La phénylcétonurie (PCU) est une pathologie héréditaire affectant le métabolisme. Elle est due à un déficit enzymatique permettant normalement de transformer la phénylalanine en tyrosine. Sans traitement, cette anomalie entraîne un retard mental sévère.
Définition
Qu’est-ce que la phénylcétonurie ?
La phénylcétonurie est une maladie génétique rare. Elle est liée à un déficit en phénylalanine hydrolase, une enzyme chargée de transformer un acide aminé (la phénylalanine) en un autre acide aminé (la tyrosine). Lorsque cette transformation n’est pas effectuée, la phénylalanine s’accumule dans le sang, et devient toxique pour le cerveau. C’est exactement ce qu’il se passe dans cette maladie lorsqu’elle n’est pas dépistée suffisamment tôt.
On distingue les formes de phénylcétonurie nécessitant un traitement (lorsque le taux de phénylalanine dépasse une valeur seuil) de la forme modérée (hyperphénylalaninémie modérée permanente) qui implique uniquement une surveillance. Cette maladie touche, par ailleurs, aussi bien les petits garçons que les petites filles.
À savoir ! Le terme « phénylcétonurie » est lié au fait que certaines substances appelées phénylcétones étaient retrouvées dans les urines des patients non traités.

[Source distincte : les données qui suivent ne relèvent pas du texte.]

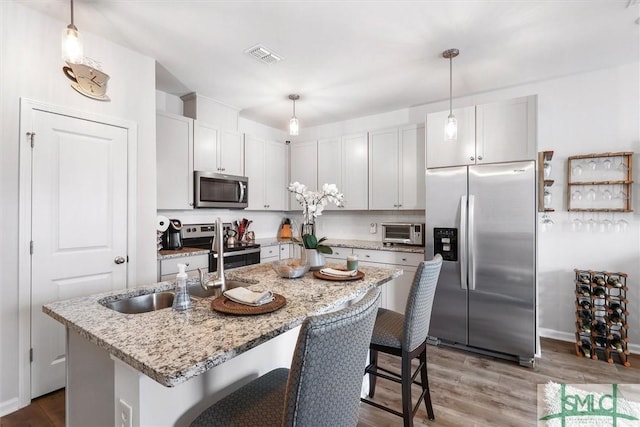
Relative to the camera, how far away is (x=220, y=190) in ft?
Result: 12.1

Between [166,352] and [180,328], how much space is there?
197 mm

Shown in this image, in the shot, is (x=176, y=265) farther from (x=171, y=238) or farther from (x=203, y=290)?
(x=203, y=290)

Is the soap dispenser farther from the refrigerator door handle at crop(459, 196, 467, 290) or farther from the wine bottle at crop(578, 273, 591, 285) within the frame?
the wine bottle at crop(578, 273, 591, 285)

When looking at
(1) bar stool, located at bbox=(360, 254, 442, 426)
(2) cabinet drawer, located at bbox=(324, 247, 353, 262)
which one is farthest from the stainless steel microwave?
(1) bar stool, located at bbox=(360, 254, 442, 426)

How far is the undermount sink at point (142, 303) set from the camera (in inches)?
58.0

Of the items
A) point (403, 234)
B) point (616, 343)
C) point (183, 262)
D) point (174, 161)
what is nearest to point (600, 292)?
point (616, 343)

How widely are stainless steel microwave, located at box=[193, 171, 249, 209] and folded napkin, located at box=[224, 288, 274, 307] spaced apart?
2.32 m

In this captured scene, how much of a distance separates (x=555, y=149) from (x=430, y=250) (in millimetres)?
1656

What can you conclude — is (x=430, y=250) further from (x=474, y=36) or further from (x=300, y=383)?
(x=300, y=383)

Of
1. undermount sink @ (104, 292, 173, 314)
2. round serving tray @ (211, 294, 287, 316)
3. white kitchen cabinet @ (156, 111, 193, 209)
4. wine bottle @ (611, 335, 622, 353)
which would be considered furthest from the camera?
white kitchen cabinet @ (156, 111, 193, 209)

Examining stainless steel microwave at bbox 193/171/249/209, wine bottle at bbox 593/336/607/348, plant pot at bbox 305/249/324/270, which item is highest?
stainless steel microwave at bbox 193/171/249/209

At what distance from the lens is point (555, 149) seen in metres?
3.17

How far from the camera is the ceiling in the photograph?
6.70 ft

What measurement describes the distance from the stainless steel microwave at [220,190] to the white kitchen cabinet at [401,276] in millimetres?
1786
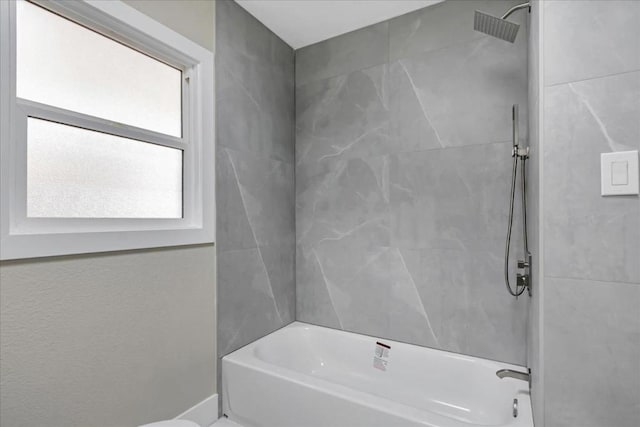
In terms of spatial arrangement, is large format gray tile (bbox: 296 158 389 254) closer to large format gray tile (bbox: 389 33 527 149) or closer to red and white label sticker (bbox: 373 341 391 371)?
large format gray tile (bbox: 389 33 527 149)

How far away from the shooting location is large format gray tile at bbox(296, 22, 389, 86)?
2.29m

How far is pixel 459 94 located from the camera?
6.64 feet

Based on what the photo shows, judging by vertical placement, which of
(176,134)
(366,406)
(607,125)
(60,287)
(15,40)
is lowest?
(366,406)

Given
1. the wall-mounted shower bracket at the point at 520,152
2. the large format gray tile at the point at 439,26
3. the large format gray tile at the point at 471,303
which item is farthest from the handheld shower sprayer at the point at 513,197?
the large format gray tile at the point at 439,26

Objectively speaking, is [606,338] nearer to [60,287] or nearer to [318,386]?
[318,386]

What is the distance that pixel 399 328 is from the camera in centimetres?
224

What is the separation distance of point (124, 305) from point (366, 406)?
1.18m

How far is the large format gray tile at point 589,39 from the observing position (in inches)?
38.5

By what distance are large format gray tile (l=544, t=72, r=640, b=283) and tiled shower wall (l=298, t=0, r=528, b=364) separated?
0.84 meters

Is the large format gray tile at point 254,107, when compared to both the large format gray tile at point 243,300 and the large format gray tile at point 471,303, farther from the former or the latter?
the large format gray tile at point 471,303

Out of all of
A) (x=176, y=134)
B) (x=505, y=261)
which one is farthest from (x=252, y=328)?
(x=505, y=261)

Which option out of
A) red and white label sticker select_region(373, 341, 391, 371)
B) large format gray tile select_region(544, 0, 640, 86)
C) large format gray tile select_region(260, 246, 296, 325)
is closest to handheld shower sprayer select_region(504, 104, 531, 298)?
large format gray tile select_region(544, 0, 640, 86)

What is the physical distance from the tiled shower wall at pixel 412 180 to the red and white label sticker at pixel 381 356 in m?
0.10

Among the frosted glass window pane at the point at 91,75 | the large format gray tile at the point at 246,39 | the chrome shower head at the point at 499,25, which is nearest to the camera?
the frosted glass window pane at the point at 91,75
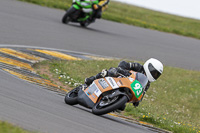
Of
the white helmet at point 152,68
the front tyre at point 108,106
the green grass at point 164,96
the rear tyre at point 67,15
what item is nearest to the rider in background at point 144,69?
the white helmet at point 152,68

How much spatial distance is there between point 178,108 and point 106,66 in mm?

A quoi est due la phénylcétonurie ?
La phénylalanine est un acide aminé. Les acides aminés sont les constituants des protéines, des molécules indispensables au bon fonctionnement de l’organisme. Certains acides aminés sont présents dans l’alimentation, on parle d’ « acides aminés essentiels ». La phénylalanine en fait partie. D’autres sont produits par l’organisme, c’est le cas de la tyrosine qui est obtenue à partir de phénylalanine dans le foie. Cette transformation nécessite l’intervention d’une enzyme, la phénylalanine hydroxylase (PAH) et d’une autre molécule la tétrahydrobioptérine (BH4).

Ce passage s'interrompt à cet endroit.